**TEXTO DE LEITURA**:

_ _ _ _

Podemos nos referir, sem pudor, a uma possível ressonância cínica da predominância do econômico sobre o político, sobre o moral, sobre tantas outras dimensões da vida social: se o mercado é a medida de todas as coisas, a condição do sujeito contemporâneo pode ser resumida em: tem valor porque se vende. O reconhecimento buscado é do valor de venda de cada um. Só que já não é mais o trabalho alienado aquilo que se vende. Nas condições atuais do mercado de trabalho tal valor é cada vez mais supérfluo. O que se vende, no estágio atual do capitalismo, é a dimensão mais íntima dos sujeitos, seu próprio valor de gozo6. O sujeito não vende seu tempo de trabalho; vende a si mesmo como objeto de gozo para o Outro.

Gozar para se fazer instrumento do gozo do Outro e, dessa forma, gozar ainda mais: trata-se de um imperativo verdadeiramente irrecusável. Nunca a frase de Adorno esteve tão certa: “divertir-se é estar de acordo7”. As obras da cultura do divertimento já não disfarçam seu caráter de documentos da barbárie. Sua função é instaurar o eterno presente da vida espetacular, para a qual todo passado é remoto e toda a experiência, supérflua. Assim se produzem os sujeitos expropriados da experiência do inconsciente e do desejo, ávidos pelo consumo de imagens8 que lhes indiquem quem eles são. Se não há como divergir de tal demanda-oferta de gozo proposta pelos “vencedores de turno”, é inevitável que a banalidade se imponha no campo das ações humanas, privadas de valor.

_ _ _ _

**TAREFAS**:
1: No texto sobre gozo e mercado, reescreva o trecho de "Podemos nos referir, sem" até "para o Outro." substituindo "mercado" por "capital".
2: Responda com base no texto sobre gozo e mercado:
(a) Segundo o texto, como o sujeito vende a si mesmo?
(b) Qual frase de Adorno o texto cita?
(c) Qual é a função das obras da cultura do divertimento?

**Entradas da coleção**:
_ _ _ _

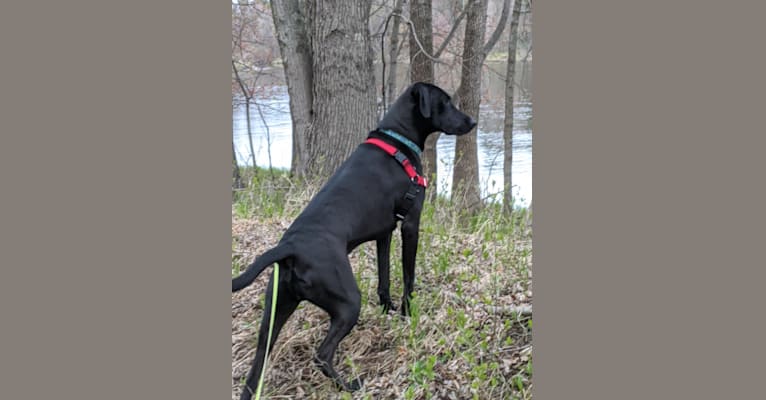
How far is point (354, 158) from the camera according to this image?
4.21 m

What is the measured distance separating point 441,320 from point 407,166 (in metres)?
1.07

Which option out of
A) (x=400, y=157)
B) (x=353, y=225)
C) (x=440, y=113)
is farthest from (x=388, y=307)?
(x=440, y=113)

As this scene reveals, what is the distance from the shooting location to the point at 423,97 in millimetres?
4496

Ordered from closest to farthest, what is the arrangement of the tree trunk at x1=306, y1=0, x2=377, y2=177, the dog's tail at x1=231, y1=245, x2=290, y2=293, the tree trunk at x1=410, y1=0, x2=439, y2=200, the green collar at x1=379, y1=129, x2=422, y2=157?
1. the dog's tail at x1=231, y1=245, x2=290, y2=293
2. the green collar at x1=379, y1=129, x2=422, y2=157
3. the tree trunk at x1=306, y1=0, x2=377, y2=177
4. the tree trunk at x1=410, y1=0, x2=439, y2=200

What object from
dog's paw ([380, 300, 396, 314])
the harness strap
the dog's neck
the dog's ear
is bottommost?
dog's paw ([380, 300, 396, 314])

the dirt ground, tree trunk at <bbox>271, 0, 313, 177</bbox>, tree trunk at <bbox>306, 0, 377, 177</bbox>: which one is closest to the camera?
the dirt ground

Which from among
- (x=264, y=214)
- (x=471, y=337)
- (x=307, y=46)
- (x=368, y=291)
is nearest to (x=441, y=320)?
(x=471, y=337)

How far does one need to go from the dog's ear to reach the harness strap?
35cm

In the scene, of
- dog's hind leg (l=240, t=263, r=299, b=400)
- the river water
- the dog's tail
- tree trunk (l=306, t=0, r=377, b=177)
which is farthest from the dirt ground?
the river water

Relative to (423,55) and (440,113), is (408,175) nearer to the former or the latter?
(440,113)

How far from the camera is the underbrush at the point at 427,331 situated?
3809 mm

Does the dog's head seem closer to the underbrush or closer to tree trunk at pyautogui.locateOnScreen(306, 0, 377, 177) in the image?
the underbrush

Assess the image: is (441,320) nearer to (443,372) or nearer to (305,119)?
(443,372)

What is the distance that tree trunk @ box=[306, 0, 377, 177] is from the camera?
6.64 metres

_ _ _ _

**RESPOSTAS**:
1:
Podemos nos referir, sem pudor, a uma possível ressonância cínica da predominância do econômico sobre o político, sobre o moral, sobre tantas outras dimensões da vida social: se o capital é a medida de todas as coisas, a condição do sujeito contemporâneo pode ser resumida em: tem valor porque se vende. O reconhecimento buscado é do valor de venda de cada um. Só que já não é mais o trabalho alienado aquilo que se vende. Nas condições atuais do capital de trabalho tal valor é cada vez mais supérfluo. O que se vende, no estágio atual do capitalismo, é a dimensão mais íntima dos sujeitos, seu próprio valor de gozo6. O sujeito não vende seu tempo de trabalho; vende a si mesmo como objeto de gozo para o Outro.

2:
(a) Como objeto de gozo para o Outro.
(b) "divertir-se é estar de acordo"
(c) Instaurar o eterno presente da vida espetacular, para a qual todo passado é remoto e toda a experiência, supérflua.